=== Provided information ===

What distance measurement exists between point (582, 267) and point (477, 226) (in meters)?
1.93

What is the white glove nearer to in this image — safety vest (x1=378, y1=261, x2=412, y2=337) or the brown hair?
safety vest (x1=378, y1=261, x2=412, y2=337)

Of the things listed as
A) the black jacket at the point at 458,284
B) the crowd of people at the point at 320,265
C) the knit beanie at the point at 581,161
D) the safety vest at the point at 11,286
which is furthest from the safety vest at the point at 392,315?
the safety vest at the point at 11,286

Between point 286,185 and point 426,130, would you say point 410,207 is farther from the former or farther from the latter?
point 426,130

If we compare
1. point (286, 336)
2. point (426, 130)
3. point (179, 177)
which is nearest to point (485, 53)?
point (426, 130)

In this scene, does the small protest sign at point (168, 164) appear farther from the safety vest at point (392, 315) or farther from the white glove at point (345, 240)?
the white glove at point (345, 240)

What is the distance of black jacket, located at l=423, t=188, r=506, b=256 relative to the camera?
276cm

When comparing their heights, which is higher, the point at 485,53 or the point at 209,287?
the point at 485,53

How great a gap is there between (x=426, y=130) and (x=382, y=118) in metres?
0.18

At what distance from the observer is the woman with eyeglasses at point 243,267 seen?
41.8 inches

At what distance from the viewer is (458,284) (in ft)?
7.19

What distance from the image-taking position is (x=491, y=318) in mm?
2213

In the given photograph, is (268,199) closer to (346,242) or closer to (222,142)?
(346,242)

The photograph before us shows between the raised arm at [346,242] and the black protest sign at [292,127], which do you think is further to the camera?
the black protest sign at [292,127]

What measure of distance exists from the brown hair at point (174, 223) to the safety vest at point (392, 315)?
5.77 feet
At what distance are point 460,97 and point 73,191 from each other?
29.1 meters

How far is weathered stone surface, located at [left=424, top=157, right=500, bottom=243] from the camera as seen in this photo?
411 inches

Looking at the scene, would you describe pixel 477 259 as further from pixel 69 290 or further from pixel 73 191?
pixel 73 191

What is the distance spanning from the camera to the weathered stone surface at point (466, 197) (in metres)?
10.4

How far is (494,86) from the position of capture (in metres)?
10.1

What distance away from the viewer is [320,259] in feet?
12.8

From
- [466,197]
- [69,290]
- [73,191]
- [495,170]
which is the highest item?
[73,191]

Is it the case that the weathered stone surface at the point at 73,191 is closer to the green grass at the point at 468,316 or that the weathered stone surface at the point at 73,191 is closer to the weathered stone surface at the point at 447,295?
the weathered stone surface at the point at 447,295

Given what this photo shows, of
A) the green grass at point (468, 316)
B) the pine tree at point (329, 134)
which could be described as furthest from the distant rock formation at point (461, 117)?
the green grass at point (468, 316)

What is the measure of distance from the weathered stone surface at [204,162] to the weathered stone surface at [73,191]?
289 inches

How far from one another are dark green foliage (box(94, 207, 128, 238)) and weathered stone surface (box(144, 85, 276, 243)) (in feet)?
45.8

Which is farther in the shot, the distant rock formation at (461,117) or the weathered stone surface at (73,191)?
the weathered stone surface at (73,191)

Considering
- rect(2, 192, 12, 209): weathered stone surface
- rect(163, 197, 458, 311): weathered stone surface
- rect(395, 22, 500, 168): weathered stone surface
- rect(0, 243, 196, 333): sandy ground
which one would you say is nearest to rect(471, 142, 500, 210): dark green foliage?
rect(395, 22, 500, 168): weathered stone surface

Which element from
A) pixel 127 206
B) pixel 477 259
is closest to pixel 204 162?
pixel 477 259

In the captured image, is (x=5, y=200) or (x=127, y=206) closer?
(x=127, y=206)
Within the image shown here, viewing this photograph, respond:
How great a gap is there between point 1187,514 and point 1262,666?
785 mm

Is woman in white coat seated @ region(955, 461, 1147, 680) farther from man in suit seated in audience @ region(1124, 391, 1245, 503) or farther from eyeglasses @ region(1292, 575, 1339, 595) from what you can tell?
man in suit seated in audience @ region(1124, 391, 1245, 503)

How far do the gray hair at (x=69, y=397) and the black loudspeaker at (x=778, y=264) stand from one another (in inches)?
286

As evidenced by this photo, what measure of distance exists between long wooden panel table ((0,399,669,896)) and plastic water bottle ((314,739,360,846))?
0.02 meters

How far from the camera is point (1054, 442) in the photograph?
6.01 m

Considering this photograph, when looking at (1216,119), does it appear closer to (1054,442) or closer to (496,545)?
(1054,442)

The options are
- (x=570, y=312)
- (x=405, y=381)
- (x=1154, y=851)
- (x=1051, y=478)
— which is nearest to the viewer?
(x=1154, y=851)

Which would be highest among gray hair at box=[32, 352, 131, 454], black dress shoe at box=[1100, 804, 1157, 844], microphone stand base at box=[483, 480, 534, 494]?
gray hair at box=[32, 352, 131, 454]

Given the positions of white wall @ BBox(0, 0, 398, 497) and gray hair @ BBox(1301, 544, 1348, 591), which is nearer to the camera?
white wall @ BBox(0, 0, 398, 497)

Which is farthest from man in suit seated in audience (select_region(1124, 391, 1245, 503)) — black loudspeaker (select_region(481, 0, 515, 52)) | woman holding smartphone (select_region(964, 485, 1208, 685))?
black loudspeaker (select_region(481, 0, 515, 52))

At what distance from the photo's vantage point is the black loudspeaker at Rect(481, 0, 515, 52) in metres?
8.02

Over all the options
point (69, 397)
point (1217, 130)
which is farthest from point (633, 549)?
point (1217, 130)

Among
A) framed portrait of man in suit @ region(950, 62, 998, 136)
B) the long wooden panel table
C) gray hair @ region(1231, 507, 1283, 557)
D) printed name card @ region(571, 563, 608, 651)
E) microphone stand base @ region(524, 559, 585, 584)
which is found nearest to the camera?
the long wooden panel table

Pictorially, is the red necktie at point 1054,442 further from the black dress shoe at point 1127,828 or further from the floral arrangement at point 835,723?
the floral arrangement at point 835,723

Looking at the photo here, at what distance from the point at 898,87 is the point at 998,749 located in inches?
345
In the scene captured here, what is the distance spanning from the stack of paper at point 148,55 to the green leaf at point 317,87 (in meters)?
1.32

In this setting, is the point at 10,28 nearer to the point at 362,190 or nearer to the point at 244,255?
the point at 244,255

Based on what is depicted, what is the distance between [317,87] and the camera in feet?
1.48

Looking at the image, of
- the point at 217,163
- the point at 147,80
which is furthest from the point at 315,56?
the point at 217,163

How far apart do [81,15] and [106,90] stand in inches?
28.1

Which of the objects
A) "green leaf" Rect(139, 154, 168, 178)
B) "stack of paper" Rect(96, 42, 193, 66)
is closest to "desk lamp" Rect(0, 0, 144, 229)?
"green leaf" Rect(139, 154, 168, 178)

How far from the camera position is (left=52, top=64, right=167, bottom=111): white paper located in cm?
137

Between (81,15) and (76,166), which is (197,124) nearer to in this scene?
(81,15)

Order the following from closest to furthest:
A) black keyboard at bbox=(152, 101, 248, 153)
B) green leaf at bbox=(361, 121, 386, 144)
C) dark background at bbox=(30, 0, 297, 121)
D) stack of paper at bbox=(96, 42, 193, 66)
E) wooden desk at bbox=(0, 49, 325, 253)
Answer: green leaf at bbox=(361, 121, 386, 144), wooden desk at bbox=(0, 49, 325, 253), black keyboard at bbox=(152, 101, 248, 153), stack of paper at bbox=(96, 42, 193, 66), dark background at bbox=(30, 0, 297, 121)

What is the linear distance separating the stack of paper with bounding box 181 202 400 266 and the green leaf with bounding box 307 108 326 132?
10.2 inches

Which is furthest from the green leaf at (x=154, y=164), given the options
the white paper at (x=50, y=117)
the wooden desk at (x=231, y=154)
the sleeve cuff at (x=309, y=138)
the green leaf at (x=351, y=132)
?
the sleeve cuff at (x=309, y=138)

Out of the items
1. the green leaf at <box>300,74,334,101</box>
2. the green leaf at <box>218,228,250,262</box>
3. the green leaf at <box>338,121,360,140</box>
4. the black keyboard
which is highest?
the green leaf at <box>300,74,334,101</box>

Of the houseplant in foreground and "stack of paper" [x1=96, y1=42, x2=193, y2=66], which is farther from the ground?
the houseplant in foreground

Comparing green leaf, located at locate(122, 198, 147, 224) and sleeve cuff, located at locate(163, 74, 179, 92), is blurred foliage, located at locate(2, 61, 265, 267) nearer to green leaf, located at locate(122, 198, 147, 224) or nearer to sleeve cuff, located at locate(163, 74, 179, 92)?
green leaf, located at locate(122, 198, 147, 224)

===

**Stated exercise**. Reproduce only those lines of the entries above that run from the line with "Of the houseplant" to the final line.

**Correct response**.
Of the houseplant in foreground and "stack of paper" [x1=96, y1=42, x2=193, y2=66], which is farther from the ground?
the houseplant in foreground

Comparing green leaf, located at locate(122, 198, 147, 224) and sleeve cuff, located at locate(163, 74, 179, 92), is blurred foliage, located at locate(2, 61, 265, 267) nearer to green leaf, located at locate(122, 198, 147, 224) or nearer to sleeve cuff, located at locate(163, 74, 179, 92)?
green leaf, located at locate(122, 198, 147, 224)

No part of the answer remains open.